_Reading text_

Then it was onto the mode change to morning, which is currently done manually due to platform instability. One mode change automation switch about 1/2 of the 23-ish devices it was supposed to (all in a device group) while the second didn't do anything. Another 5 minutes later, toggling the device group off and on a couple times, everything was turned on.

The "boss" is absolutely furious as she was a few minutes late for work today because of this. I was reminded of my promise in that I only have a little over a week left to get the system stable or I promised to move back to SmartThings.

After she left, while I was pouring a cup of coffee, the I saw the candles in the window I was standing in front of rapidly turn off and on. This is a phenomenon that has started and occurred ONLY under Hubitat. I've never seen it, but almost daily I hear the sound of a SmartPlug somewhere in the house clicking. This happened before I rebut the Xigbee mesh, and continues still after doing so.

@bobbyD could really use some support here. It's been almost a week since the last Zigbee ticket (11613) had any action.


#11

Just my opinion on the stability problem - at this point I would go back to ST if everything worked well there. If support hasn't figured out the issue by now, it would be questionable to think they will have an answer quickly.

....

_Your goal_
Can you rewrite the forum thread's paragraph that begins "Then it was onto the mode change" as a short bulleted list that keeps its main facts?

_Supplied material_
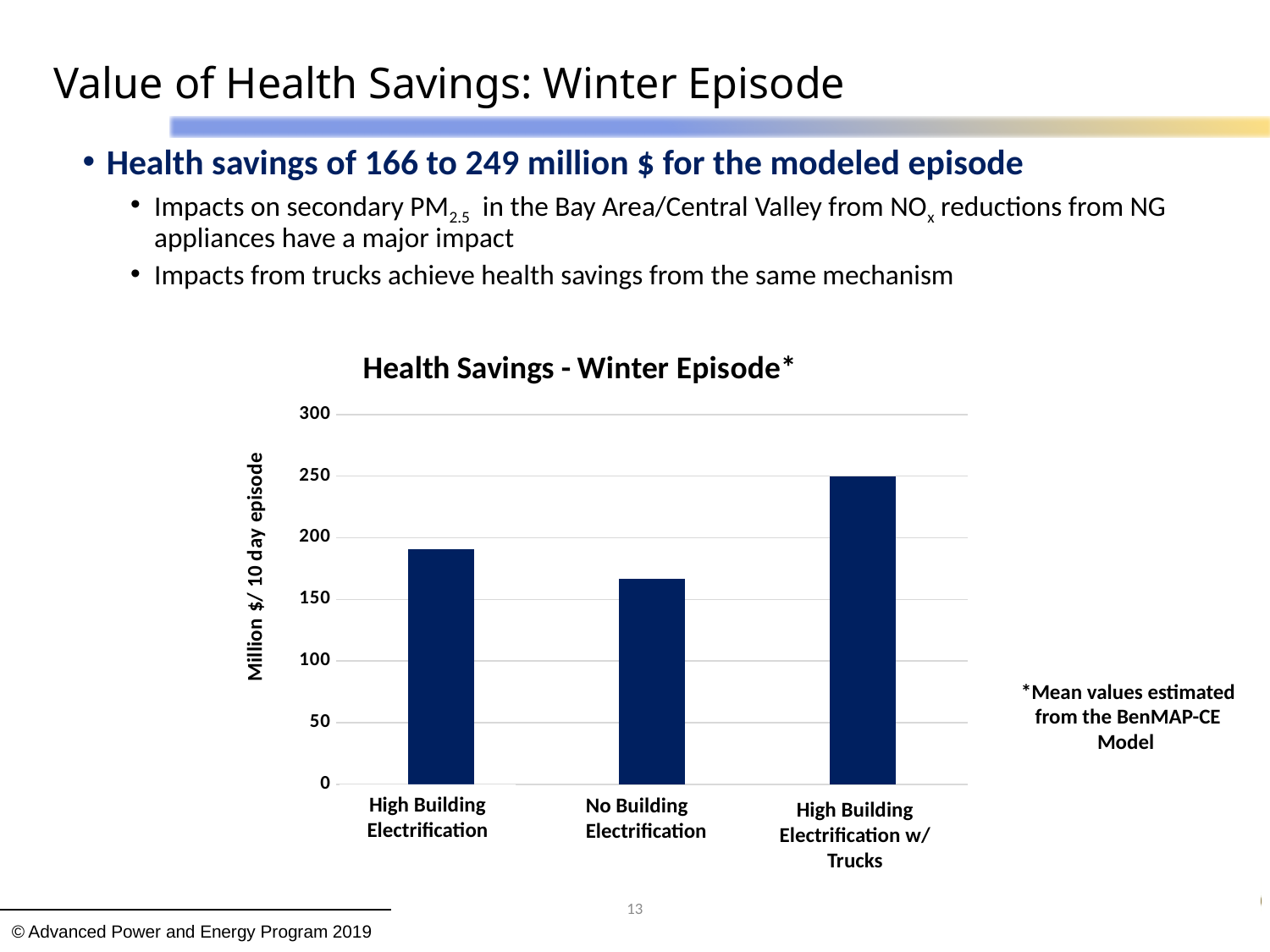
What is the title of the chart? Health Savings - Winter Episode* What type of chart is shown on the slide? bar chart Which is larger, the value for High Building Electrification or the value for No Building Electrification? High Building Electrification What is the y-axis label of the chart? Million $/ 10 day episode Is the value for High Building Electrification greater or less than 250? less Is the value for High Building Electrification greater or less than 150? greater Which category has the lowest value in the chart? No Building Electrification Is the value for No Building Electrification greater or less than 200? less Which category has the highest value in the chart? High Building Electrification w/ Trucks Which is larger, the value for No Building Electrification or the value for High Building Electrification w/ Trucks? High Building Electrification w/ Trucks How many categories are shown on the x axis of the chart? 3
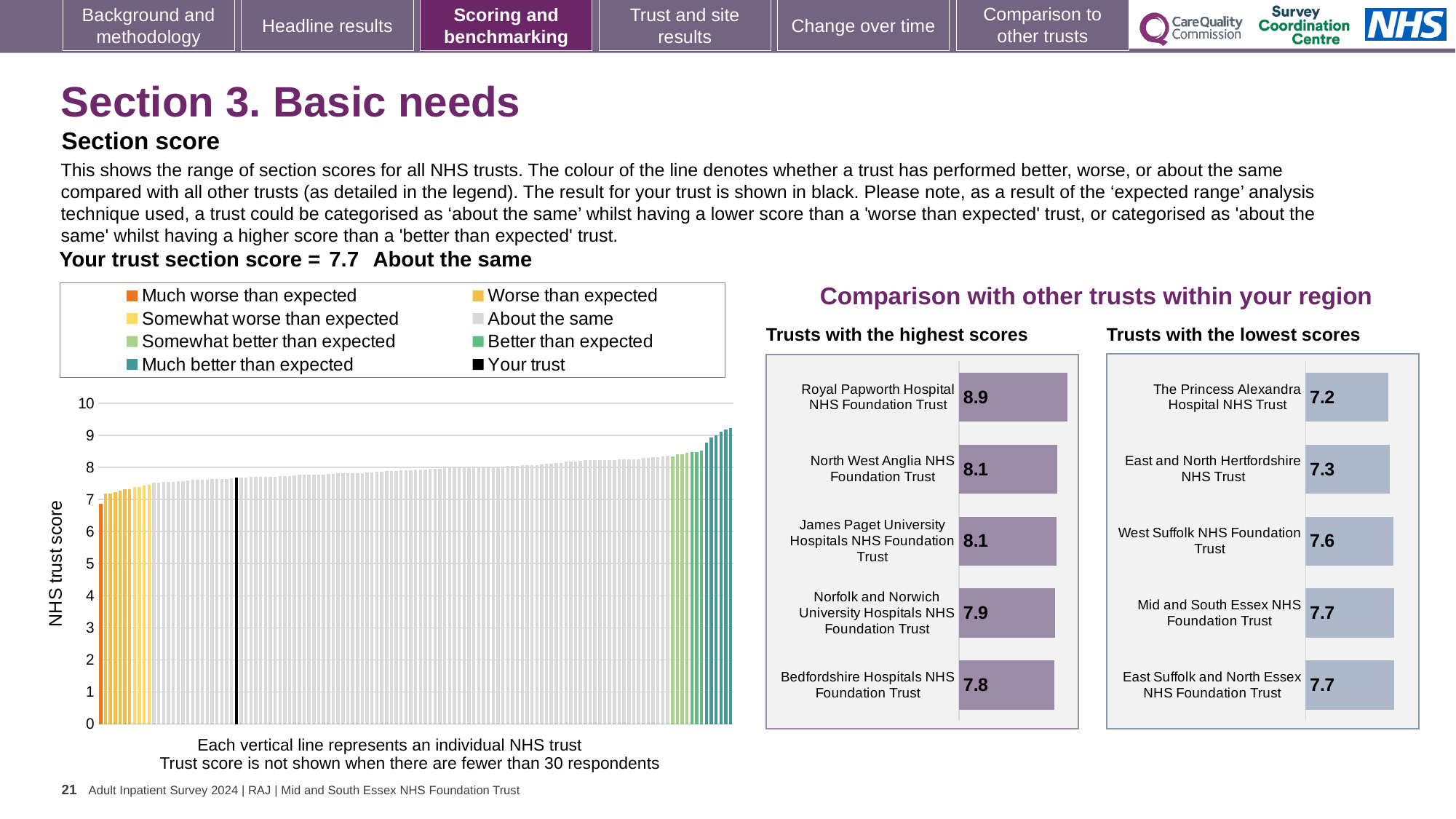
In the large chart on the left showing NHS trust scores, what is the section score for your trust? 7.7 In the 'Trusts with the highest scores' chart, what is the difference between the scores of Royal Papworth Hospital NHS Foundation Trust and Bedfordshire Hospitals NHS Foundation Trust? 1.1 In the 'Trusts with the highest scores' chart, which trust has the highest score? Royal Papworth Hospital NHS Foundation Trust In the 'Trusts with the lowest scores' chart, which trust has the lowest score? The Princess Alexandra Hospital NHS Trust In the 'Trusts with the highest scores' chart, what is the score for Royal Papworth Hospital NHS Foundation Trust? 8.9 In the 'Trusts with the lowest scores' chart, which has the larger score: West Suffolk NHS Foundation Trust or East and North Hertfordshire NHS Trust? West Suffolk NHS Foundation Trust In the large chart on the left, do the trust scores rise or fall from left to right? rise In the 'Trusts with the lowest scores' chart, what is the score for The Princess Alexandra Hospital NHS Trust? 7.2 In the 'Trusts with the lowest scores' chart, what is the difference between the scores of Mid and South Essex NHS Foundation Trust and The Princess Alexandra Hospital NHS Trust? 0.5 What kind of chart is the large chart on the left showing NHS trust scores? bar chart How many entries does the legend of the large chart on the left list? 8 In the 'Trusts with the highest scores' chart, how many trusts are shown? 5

_Response to the task_
- The mode change to morning is currently done manually because of platform instability.
- One mode change automation switched only about half of the roughly 23 devices in a device group that it was supposed to switch.
- A second automation did nothing.
- After about 5 more minutes of toggling the device group off and on a couple of times, everything was turned on.